Goudey thought so much of Babe Ruth that they put him in their 1933 set four separate times. Of the four, this is the one the world pictures — Ruth in full Yankees pinstripes, captured in the towering follow-through that became the defining image of the most important pre-war set ever made.
The set itself is the other half of the story. The 1933 Goudey issue is one of the cornerstones of the entire hobby — the release that set the template for the modern gum card, gorgeous in its artwork and stacked with Hall of Famers. That a single set contains four different Ruths tells you everything about his standing in 1933: even near the end of his playing days, he was the engine that sold the product, the name that brought kids back to the five-and-dime again and again. Most players in the set got one card. The Babe got a quartet, and #144 — the full-body batting pose — is the one most collectors mean when they say "the Goudey Ruth."

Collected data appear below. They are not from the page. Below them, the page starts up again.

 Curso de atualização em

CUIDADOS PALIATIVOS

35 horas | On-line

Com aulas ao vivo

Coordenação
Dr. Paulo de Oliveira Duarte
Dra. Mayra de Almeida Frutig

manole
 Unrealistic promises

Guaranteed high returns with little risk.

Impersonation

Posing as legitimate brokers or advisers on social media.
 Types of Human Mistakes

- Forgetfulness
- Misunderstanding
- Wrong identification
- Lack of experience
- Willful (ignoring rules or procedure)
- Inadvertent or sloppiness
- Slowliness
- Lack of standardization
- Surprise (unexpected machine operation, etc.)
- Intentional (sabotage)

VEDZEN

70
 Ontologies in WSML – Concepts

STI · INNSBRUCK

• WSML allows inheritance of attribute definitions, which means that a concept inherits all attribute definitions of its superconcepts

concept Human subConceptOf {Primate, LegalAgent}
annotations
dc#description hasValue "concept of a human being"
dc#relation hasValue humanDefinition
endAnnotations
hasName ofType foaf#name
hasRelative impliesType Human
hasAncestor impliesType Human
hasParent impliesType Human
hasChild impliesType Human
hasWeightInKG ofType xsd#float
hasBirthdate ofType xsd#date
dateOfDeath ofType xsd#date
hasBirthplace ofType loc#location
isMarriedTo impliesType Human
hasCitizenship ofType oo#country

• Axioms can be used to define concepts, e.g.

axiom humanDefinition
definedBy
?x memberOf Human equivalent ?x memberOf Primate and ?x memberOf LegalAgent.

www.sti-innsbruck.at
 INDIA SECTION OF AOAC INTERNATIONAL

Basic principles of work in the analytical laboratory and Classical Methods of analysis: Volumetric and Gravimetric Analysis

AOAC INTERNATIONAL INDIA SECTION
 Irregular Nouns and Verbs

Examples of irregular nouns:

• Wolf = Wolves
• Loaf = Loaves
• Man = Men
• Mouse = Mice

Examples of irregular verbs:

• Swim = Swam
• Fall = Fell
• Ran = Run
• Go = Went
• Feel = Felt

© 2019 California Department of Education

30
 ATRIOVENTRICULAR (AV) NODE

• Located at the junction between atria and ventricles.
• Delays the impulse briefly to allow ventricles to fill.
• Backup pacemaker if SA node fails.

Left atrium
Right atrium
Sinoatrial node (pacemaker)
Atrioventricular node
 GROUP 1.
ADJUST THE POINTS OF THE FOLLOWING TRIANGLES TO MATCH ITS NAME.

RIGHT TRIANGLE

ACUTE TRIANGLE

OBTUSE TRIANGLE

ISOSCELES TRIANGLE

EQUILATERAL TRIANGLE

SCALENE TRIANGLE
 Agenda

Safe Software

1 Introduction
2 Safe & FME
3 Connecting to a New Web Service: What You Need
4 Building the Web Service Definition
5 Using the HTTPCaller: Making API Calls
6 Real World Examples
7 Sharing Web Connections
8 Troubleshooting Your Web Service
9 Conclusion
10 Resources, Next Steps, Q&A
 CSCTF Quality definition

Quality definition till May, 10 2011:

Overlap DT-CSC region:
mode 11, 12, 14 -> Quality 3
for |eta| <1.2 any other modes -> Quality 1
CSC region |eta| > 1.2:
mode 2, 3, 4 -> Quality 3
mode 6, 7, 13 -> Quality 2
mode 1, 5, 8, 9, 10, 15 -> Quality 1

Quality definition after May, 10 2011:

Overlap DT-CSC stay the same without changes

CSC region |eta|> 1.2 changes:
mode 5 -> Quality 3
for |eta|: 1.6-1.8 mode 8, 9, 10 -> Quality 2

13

Most players in the set got one card. The Babe got four — and this is the one the world remembers.
There is a wonderful piece of mischief behind why this particular card is a little more available than its siblings. Goudey had teased collectors with a card #106 — the great Napoleon Lajoie — that was never actually inserted into packs, a ploy to keep determined kids buying in pursuit of a card that wasn't there. Irate parents eventually wrote in, and to help make good on the shortfall, Goudey double-printed several cards in the run — this Ruth among them. So the Full Body Ruth exists in slightly greater numbers not by accident, but as restitution for one of the hobby's most famous marketing stunts. Even so, "more available" is deeply relative: high-grade survivors from 1933 are genuinely scarce, and the finest examples have sold at a level shared by only a handful of cards in the world.
That is the quiet magic of it. The most recognizable Ruth, in the most foundational pre-war set, and the most attainable of the four — which makes it the natural cornerstone of a serious vintage collection. The Babe, the set, and the origins of the hobby all meet in one place. If you're going to own a single card from before the war, this one makes its own case.